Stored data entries

+===+

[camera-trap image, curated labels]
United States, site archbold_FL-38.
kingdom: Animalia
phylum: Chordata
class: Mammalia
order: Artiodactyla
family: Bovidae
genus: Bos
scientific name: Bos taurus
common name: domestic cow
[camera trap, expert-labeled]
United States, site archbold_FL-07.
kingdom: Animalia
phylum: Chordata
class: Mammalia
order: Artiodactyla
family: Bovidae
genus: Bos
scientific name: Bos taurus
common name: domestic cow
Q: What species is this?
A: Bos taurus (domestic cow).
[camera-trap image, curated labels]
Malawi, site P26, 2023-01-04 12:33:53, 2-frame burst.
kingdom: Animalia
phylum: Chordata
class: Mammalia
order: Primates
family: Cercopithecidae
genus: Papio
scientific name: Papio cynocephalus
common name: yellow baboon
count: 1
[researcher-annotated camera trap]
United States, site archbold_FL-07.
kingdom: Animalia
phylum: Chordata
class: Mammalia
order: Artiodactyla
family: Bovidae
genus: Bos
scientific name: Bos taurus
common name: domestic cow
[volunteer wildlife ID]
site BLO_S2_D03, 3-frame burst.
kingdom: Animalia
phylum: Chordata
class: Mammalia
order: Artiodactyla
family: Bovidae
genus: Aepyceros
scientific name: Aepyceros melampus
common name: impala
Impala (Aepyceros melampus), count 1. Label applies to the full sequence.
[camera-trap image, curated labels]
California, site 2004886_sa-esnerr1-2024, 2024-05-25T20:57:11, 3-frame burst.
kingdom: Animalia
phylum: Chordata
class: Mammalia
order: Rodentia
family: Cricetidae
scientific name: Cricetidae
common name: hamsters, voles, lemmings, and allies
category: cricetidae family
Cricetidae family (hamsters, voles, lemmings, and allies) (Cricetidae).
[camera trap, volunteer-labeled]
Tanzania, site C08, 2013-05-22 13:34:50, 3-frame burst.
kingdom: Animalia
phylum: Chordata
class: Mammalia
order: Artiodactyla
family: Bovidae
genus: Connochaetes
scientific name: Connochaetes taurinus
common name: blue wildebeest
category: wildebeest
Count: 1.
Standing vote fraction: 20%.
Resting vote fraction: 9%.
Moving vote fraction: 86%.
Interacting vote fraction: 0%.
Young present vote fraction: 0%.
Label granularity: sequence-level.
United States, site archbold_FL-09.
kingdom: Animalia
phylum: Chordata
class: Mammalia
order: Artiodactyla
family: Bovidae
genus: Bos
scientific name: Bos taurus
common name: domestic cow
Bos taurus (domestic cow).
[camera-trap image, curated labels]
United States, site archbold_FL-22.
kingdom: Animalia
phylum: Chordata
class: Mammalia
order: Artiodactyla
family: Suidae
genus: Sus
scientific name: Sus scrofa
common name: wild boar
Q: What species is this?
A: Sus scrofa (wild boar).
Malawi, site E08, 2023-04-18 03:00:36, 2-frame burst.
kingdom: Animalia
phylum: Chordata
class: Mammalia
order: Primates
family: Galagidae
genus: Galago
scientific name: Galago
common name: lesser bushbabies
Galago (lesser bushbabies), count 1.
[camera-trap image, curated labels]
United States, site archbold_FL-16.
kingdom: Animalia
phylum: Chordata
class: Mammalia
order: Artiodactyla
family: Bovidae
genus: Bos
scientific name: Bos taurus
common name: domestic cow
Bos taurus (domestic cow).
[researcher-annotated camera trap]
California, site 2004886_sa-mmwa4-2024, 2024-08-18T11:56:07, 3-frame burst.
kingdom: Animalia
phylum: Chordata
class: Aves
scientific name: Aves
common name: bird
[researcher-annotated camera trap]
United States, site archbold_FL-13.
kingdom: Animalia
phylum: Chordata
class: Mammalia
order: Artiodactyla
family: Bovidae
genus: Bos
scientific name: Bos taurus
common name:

+===+

_Work instructions_
Search the records for the word "United" and copy every line where it occurs.

_Problem solution_
United States, site archbold_FL-38.
United States, site archbold_FL-07.
United States, site archbold_FL-07.
United States, site archbold_FL-09.
United States, site archbold_FL-22.
United States, site archbold_FL-16.
United States, site archbold_FL-13.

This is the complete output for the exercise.